→ Tugas yang Dikerjakan
[1] Menurut kutipan halaman, berapa besar deflasi bulanan (month to month) yang dicatat Provinsi Maluku pada Oktober 2025?
[2] Sebutkan seluruh komoditas yang penurunan harganya memengaruhi deflasi ringan Oktober 2025 menurut kutipan halaman.
[3] Berdasarkan kutipan halaman, jelaskan penyebab turunnya harga pangan di Maluku pada Oktober 2025.
━━━━━ Kutipan Halaman ━━━━━
MALUKU INDOMEDIA.COM, AMBON– Provinsi Maluku mencatat deflasi sebesar -0,05 persen (month to month) pada Oktober 2025.
Data resmi Badan Pusat Statistik (BPS) Provinsi Maluku menunjukkan inflasi tahun ke tahun (year on year) tetap stabil di 2,30 persen, dan inflasi tahun kalender (year to date) sebesar 2,46 persen.
Pencapaian ini tergolong positif karena terjadi di tengah kenaikan harga BBM nonsubsidi, yakni DEXlite naik Rp100 dan Pertamina Dex naik Rp150 per liter sejak 1 Oktober 2025.
Namun di saat yang sama, laporan BPS juga memperlihatkan daya beli petani justru melemah, menjadi tanda bahwa stabilitas harga belum sepenuhnya dirasakan di lapisan masyarakat bawah.
Panen Raya Jadi Penahan Inflasi
Kepala BPS Maluku dalam rilis resminya menjelaskan bahwa deflasi ringan Oktober 2025 dipengaruhi oleh turunnya harga tomat, bawang merah, cabai rawit, kangkung, dan sawi hijau.
“Pasokan hasil panen melimpah membuat harga pangan turun dan menahan inflasi,” ungkapnya.
Kelompok Makanan, Minuman, dan Tembakau menjadi penyumbang deflasi terbesar dengan andil -0,20 persen.
Sementara itu, kelompok Perawatan Pribadi dan Jasa Lainnya serta Pendidikan masih mengalami kenaikan harga, masing-masing 0,13 persen dan 0,05 persen.
Petani Merugi di Tengah Stabilitas Harga
Di balik inflasi yang terkendali, Nilai Tukar Petani (NTP) justru turun 1,86 persen menjadi 95,46 pada Oktober 2025.
Penurunan ini menandakan harga hasil panen menurun lebih cepat dibandingkan harga barang konsumsi petani.
Rinciannya, indeks harga yang diterima petani turun 1,27 persen, sementara indeks harga yang dibayar petani naik 0,59 persen.
━━━━━ Isi Set Data ━━━━━
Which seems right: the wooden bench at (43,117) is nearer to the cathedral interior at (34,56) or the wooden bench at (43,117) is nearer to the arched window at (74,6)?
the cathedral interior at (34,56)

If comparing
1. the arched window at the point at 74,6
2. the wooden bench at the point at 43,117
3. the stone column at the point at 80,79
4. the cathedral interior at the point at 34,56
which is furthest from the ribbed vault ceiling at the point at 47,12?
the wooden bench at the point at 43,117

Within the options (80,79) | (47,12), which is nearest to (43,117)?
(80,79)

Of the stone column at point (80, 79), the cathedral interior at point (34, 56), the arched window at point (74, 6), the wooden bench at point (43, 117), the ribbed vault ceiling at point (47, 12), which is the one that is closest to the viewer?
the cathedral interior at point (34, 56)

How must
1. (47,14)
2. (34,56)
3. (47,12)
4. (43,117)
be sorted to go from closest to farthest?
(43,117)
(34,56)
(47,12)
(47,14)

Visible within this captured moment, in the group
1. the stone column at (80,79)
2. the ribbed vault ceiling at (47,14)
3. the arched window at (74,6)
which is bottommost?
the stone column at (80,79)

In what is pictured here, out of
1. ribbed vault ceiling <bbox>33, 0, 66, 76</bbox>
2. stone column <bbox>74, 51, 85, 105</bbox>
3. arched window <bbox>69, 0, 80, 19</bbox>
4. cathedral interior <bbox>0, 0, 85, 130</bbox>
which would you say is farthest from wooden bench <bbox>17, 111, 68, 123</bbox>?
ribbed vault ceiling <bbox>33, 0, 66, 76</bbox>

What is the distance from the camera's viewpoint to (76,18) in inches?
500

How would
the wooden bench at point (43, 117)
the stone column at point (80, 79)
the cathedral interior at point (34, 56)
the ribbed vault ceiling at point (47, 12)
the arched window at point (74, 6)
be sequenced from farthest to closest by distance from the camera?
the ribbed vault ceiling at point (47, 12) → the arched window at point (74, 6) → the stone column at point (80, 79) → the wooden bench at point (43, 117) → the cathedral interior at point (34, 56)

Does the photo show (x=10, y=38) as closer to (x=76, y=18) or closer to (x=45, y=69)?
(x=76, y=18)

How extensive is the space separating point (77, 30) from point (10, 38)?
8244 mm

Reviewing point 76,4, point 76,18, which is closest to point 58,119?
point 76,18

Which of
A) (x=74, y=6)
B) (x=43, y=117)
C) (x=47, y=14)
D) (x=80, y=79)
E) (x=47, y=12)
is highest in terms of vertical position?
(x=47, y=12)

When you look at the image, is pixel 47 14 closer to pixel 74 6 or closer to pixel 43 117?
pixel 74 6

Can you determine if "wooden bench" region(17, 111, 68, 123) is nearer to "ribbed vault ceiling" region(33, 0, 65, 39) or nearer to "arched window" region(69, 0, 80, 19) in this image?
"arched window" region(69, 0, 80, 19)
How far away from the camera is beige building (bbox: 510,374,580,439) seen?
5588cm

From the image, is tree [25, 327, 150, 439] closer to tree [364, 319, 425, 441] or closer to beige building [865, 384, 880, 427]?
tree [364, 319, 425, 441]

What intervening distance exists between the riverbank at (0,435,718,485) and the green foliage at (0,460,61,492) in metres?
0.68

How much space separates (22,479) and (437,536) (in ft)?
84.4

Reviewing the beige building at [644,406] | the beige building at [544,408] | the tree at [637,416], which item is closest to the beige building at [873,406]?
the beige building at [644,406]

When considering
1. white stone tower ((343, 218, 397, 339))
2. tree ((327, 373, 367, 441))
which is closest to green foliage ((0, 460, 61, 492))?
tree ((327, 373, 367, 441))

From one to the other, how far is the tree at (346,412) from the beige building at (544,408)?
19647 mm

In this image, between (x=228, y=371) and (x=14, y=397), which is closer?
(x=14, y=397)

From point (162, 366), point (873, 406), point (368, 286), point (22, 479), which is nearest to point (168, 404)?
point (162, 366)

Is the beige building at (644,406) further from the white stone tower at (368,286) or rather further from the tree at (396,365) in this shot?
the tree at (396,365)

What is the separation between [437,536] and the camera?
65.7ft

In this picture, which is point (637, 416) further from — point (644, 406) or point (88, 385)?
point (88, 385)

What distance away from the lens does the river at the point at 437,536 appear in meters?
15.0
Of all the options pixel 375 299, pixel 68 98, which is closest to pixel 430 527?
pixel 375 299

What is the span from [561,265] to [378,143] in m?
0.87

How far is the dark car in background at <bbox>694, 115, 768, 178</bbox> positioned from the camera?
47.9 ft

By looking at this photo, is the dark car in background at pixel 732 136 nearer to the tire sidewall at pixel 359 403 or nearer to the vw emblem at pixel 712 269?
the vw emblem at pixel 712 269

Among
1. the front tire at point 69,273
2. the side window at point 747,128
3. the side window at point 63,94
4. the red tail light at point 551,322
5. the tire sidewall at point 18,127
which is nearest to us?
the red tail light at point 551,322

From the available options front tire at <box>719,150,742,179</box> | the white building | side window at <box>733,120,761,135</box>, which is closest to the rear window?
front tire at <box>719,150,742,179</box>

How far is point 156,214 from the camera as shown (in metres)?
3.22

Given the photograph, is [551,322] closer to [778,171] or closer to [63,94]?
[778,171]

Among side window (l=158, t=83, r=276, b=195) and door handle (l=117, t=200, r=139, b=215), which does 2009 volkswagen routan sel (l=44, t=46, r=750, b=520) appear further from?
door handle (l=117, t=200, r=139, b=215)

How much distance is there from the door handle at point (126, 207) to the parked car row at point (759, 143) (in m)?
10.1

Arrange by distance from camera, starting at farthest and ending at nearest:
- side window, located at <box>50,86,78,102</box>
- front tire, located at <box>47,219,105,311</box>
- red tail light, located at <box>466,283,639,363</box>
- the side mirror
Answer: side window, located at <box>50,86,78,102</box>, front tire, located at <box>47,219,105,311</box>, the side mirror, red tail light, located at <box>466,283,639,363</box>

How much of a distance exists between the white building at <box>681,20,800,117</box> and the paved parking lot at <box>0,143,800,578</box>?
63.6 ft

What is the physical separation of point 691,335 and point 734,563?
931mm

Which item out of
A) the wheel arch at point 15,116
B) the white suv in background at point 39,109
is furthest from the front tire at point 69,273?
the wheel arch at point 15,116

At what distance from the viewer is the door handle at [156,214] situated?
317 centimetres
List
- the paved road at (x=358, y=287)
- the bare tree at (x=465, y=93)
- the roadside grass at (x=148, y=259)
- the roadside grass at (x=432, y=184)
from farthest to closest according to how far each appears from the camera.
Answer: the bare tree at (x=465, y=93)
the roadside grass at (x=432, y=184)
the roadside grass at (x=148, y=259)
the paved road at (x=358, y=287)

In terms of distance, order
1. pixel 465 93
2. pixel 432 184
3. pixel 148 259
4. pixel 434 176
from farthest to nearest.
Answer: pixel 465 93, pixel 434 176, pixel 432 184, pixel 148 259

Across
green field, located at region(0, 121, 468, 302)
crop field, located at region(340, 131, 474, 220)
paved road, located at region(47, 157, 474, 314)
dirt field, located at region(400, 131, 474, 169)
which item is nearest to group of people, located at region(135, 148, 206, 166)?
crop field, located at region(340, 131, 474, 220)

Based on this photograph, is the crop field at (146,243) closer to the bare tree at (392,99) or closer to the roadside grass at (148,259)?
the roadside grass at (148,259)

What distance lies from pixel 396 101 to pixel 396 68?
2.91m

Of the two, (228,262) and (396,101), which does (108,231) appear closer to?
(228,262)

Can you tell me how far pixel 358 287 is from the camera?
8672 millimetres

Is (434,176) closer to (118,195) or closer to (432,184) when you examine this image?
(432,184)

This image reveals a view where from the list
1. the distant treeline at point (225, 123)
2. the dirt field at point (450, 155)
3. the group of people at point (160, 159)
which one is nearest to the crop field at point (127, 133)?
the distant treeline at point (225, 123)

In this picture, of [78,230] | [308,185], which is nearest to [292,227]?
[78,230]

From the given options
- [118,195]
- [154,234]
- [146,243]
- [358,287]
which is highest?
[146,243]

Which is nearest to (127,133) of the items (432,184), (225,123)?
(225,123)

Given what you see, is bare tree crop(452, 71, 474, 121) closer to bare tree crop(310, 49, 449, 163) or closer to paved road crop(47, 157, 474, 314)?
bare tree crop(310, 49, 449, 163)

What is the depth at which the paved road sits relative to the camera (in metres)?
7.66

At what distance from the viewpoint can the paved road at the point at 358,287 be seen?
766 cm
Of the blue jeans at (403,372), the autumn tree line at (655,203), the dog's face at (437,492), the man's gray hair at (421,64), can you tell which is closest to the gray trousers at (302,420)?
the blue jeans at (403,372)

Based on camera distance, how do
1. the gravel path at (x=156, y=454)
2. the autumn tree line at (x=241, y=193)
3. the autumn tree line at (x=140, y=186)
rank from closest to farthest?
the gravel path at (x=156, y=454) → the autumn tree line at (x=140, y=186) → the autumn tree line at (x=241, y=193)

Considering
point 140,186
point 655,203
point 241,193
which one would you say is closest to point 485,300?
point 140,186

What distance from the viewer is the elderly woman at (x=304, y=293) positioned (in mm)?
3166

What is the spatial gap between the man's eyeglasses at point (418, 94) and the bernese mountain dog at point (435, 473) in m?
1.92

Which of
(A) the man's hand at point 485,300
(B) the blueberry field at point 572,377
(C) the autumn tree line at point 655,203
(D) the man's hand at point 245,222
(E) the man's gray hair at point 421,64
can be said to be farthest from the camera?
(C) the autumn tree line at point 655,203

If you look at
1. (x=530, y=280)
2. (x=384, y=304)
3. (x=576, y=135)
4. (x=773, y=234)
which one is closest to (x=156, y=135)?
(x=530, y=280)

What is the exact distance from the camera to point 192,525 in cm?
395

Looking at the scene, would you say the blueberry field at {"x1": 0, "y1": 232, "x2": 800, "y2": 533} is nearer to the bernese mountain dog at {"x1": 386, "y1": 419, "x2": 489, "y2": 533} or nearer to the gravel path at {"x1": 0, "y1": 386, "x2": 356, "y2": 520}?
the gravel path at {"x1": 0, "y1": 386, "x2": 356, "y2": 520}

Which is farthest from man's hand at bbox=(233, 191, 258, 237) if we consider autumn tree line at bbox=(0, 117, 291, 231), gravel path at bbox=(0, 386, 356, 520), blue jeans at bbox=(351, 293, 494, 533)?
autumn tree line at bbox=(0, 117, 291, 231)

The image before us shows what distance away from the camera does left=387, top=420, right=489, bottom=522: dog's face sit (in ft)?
━━━━━
→ Hasil Berurutan
[1] Deflasi sebesar -0,05 persen (month to month).

[2] Tomat, bawang merah, cabai rawit, kangkung, dan sawi hijau.

[3] Menurut Kepala BPS Maluku, pasokan hasil panen yang melimpah membuat harga pangan turun. Penurunan harga pangan ini turut menahan inflasi.